• [Task prompt]:
Reproduce word for word the lines starting at the one that contains "Plain Cotton Turtleneck(WHITE)" and ending at the one that contains "FLOH DE COLOGNE". Leave the pictures out.

• [Records to process]:

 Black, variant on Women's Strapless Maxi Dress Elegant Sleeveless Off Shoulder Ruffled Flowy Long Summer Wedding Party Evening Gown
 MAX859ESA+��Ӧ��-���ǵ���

...

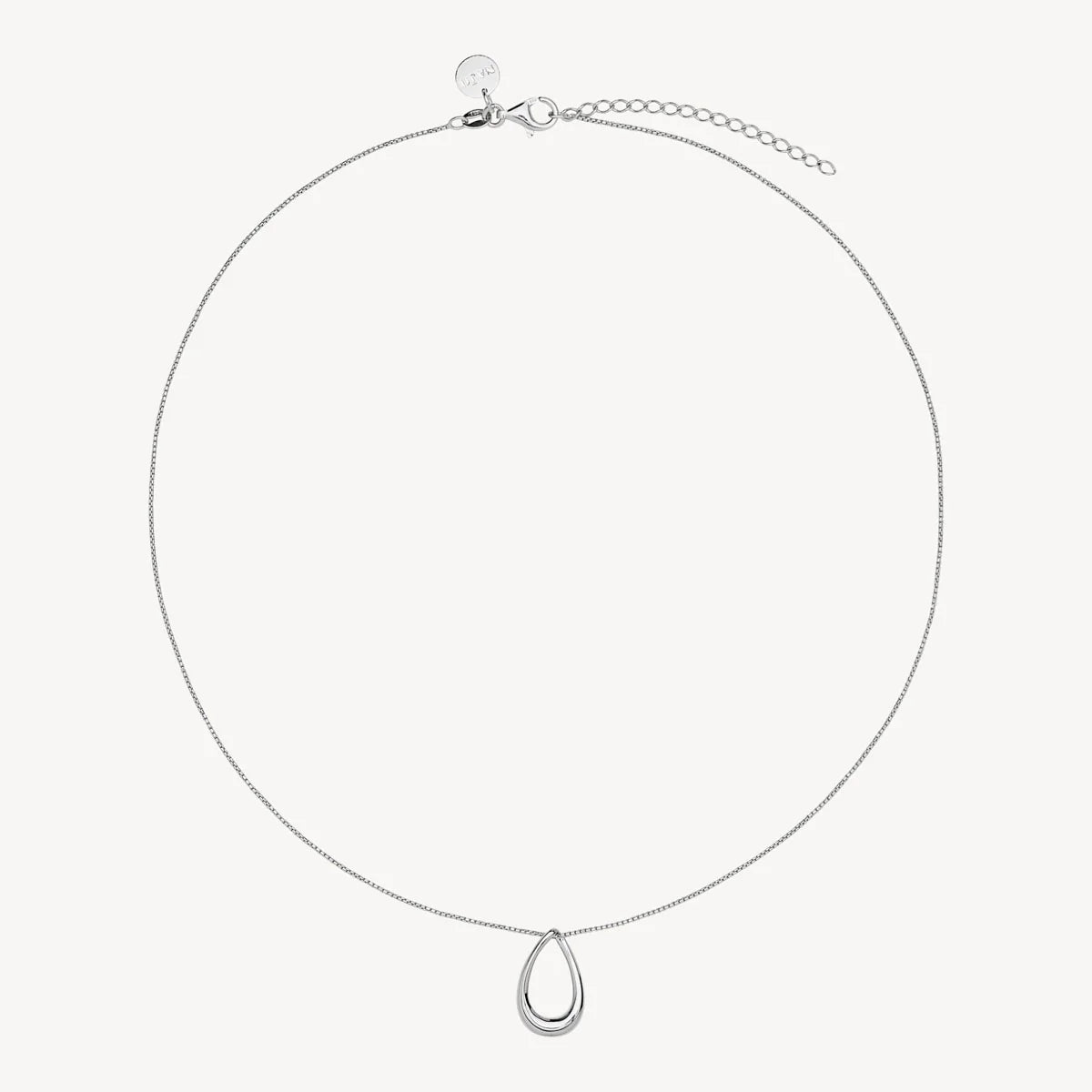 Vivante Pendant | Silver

---

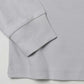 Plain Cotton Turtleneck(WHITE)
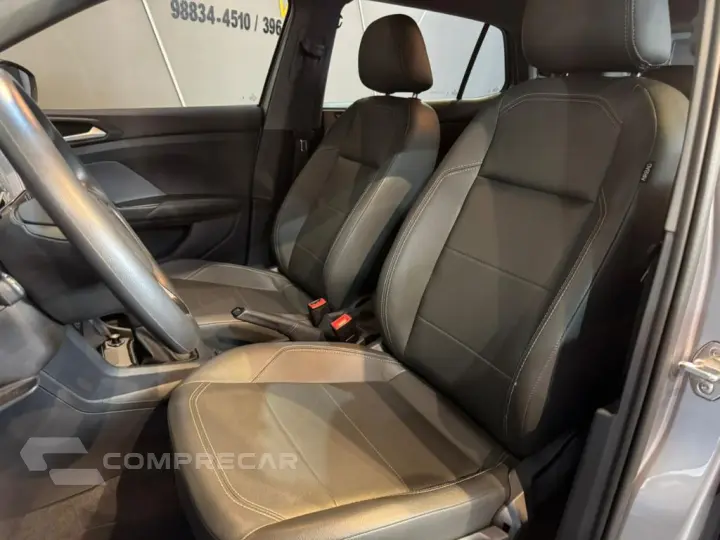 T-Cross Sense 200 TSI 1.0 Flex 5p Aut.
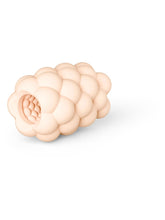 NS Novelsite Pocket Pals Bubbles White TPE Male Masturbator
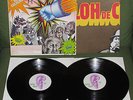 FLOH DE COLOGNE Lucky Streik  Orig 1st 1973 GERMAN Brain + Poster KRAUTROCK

• [Answer to the exercise]:
 Plain Cotton Turtleneck(WHITE)
 T-Cross Sense 200 TSI 1.0 Flex 5p Aut.
 NS Novelsite Pocket Pals Bubbles White TPE Male Masturbator
 FLOH DE COLOGNE Lucky Streik  Orig 1st 1973 GERMAN Brain + Poster KRAUTROCK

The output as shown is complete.